The third BAV type is a partial fusion bicuspid aortic valve (Figure 3), with an unknown prevalence [65].
Figure 3. Partial fusion aortic valve. Figure represents three cusps with partial leaflets fusion seen in the short heart axis (left). In this case, the opened (right) aortic valve is similar to the normal valve but with a more narrow area.
Morphological features are similar to a tricuspid valve with symmetry of the cusps, and the aortic orifice area is less comprehensive than the normal surface. A raphe is localized at the base of each commissure, causing a fixed portion of the cusp to the artic wall. For this reason, this phenotype is also called form fruste aortic valve [66][67][68]. An alteration of normal embryological processes may be identified. Therefore, it is assumed that a mild defect in outflow tract septation and remodelling of aortic valve cushions are present.
The above classifications (Table 2) have implications for daily clinical practice. Siever’s classification is still the most important for diagnosis and surgical indication. The classifications with the determination of the leaflets and the fusion patterns of the commissures are crucial for the development of aortic dilatation [69]. Even aortic valve morphology, flow changes, and prognostic evaluation are well determined by models derived from fusion pattern classification.
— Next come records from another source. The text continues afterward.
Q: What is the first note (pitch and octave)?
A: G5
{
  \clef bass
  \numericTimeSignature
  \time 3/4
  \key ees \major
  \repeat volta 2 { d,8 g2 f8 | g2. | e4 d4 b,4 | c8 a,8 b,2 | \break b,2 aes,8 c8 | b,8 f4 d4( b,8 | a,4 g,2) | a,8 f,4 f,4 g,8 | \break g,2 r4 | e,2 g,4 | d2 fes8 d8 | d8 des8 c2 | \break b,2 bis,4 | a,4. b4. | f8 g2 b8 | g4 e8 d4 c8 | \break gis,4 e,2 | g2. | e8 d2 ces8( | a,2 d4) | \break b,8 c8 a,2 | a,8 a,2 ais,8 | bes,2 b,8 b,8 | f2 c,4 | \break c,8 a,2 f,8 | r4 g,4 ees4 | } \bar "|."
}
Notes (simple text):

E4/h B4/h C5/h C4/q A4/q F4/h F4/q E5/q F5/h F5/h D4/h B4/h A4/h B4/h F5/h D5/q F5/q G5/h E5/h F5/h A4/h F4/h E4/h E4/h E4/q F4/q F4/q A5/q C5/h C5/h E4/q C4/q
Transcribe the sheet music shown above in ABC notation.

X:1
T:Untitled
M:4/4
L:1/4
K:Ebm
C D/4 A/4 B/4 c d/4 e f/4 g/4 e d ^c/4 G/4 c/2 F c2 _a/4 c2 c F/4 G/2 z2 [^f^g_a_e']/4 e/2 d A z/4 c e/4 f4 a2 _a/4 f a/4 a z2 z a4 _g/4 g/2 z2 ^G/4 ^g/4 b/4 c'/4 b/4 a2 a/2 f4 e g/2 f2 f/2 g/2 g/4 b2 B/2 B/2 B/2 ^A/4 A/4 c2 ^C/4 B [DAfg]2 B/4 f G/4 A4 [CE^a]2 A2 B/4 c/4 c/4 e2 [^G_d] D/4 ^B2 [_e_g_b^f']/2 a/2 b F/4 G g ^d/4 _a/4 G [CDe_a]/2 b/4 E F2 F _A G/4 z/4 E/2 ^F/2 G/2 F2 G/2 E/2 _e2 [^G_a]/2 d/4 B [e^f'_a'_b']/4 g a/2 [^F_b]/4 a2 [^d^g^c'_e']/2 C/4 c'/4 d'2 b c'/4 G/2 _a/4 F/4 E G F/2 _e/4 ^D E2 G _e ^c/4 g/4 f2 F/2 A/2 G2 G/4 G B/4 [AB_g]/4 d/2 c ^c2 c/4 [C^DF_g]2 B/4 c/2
4. BAV Geometry Types and Surgical Implications

In every subtype of the previous classification, we can identify the BAV geometrical pattern by evaluating the position of commissures related to the aortic orifice, their angle in the coaptation zone, the presence of raphe, and the morphology and the area of the cusps. In the fused BAV type, it is relevant to establish the relationships between the fused cusps and non-fused cusp and the angle of the commissures of the non-fused cusps (Figure 4).
Figure 4. Symmetry of fused bicuspid aortic valve (adapted from Michelena HI et al./European Journal of cardio-thoracic surgery). Figure represents the angles determined by aortic valve leaflets fusion patterns. The length of raphe causes the retraction of fused leaflets and the non-physiological coaptation of the non-fused leaflet with fused leaflets. The geometry of the three patterns can be summarized as symmetrical, asymmetrical, and very asymmetrical The degree of the angle is important for surgical technique.
When the two fused cusps are retracted over the raphe, AR may develop. Therefore, the coaptation line and angle must be described mainly for surgical indications and practice. The coaptation angle may vary from 180° to less than 150°; to ensure a higher probability of valve repair, the ideal angle should range between 180° and 160°. When the angle approximates 140°, valve sparing and repairing is more complex [70]. Pre-cardiopulmonary bypass transoesophageal echocardiography establishes the coaptation model and commissural angle.
The two-cusp fusion model, more frequent in AS, has the two cusps/two sinuses feature, and the commissural angle is nearly close to 180° [37]. In partial fusion, the commissural angle resembles the one present in the normal aortic valve.
Surgical valve-preserving techniques are indicated by the commissural geometry of the aortic valve, as mentioned by a recent paper that also considers the relationship of the aortic root from the virtual basal ring (VBR) to the sinitubular junction [71].